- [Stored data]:
===

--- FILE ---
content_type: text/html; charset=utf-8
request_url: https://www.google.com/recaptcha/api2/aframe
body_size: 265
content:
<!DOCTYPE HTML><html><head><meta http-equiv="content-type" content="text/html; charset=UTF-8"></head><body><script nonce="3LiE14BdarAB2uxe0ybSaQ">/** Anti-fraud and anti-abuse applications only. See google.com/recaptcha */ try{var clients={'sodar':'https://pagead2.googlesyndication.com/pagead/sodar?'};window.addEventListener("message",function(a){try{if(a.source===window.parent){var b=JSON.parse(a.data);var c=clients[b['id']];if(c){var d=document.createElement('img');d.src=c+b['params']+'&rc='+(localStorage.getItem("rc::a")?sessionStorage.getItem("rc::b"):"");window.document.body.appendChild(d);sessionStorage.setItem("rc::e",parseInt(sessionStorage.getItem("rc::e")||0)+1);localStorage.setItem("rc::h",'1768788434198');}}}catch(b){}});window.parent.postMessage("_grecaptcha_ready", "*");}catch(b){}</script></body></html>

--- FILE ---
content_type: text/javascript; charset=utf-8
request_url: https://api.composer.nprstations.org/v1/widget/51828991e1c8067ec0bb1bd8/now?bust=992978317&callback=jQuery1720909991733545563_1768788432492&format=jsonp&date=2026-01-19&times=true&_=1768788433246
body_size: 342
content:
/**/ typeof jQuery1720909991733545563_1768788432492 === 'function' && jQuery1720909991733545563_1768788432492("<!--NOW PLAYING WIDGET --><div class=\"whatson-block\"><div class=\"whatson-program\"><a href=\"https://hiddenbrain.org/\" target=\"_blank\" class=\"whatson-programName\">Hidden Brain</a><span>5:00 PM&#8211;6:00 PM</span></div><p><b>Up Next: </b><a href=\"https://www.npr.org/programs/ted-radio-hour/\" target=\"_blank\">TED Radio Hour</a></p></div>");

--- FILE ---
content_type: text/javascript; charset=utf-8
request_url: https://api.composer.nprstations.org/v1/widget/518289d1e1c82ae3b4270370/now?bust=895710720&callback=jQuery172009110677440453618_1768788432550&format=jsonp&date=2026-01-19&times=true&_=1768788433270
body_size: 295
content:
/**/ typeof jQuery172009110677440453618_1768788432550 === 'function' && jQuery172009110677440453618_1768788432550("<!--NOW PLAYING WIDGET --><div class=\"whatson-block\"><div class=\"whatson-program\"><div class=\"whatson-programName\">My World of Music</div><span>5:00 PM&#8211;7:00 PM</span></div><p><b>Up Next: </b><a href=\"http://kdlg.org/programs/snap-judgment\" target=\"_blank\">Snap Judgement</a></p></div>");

===

- [Problem to solve]: Among the lines above, show every one that contains the string "google".

- [Solution for this task]:
request_url: https://www.google.com/recaptcha/api2/aframe
<!DOCTYPE HTML><html><head><meta http-equiv="content-type" content="text/html; charset=UTF-8"></head><body><script nonce="3LiE14BdarAB2uxe0ybSaQ">/** Anti-fraud and anti-abuse applications only. See google.com/recaptcha */ try{var clients={'sodar':'https://pagead2.googlesyndication.com/pagead/sodar?'};window.addEventListener("message",function(a){try{if(a.source===window.parent){var b=JSON.parse(a.data);var c=clients[b['id']];if(c){var d=document.createElement('img');d.src=c+b['params']+'&rc='+(localStorage.getItem("rc::a")?sessionStorage.getItem("rc::b"):"");window.document.body.appendChild(d);sessionStorage.setItem("rc::e",parseInt(sessionStorage.getItem("rc::e")||0)+1);localStorage.setItem("rc::h",'1768788434198');}}}catch(b){}});window.parent.postMessage("_grecaptcha_ready", "*");}catch(b){}</script></body></html>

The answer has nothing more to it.